# What you will do
1/ Translate this sentence from the blog post into Spanish: "Regrettably it is almost 100% gullible interpretation and 0% critical reporting."
2/ Please condense the paragraph of the blog post that begins "But that is not what was done at all" into two or three sentences, keeping its main points.

# Document passage
━━━━━━━━

Wednesday, October 16, 2013

It simply fails to remove the plausibility of that hypothesis

A great example of the distinction between telling a story (the reporter's interpretation of events) and telling the story (the reporter's report of the facts). Pam Belluck of the New York Times reports on the results of a social psychology study in Better Social Skills, Scientists Recommend a Little Chekhov. Regrettably it is almost 100% gullible interpretation and 0% critical reporting.

The story is that the scientists conducted a study that purports to support the popular notion that reading literary fiction (as opposed to other forms of fiction such as romance, mysteries, etc.) improves one's social skills.

But that is not what was done at all. The reporter has done hardly any reporting and instead focused on telling a story rather than the story. The story that the reporter wants to tell, and that many readers enthusiastically endorse, is that enthusiastic readers of literary fiction have a greater reservoir of empathy developed through that reading of literary fiction and therefore are more socially adept than non-readers of literary fiction.

The original study can be viewed here, Reading Literary Fiction Improves Theory of Mind by David Comer Kidd and Emanuele Castano.

━━━━━━━━

# Recorded information
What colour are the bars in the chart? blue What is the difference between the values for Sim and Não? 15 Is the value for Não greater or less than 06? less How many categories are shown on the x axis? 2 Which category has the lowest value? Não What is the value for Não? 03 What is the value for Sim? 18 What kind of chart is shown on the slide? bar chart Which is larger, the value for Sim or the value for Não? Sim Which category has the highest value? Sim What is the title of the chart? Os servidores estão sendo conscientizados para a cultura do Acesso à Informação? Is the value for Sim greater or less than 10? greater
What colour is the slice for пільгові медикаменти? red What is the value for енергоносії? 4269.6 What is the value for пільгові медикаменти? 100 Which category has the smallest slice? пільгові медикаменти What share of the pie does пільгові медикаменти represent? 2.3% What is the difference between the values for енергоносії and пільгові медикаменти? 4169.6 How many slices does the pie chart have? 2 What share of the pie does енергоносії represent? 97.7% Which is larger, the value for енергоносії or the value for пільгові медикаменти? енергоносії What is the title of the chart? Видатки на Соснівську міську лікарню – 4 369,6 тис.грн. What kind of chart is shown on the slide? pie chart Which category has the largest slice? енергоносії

━━━━━━━━

# Responses for each task
1/ Lamentablemente, es casi un 100 % de interpretación crédula y un 0 % de periodismo crítico.

2/ The reporter did almost no reporting and told a story rather than the story. That story, which many readers eagerly accept, is that avid readers of literary fiction develop greater empathy through that reading and are therefore more socially adept than people who don't read it.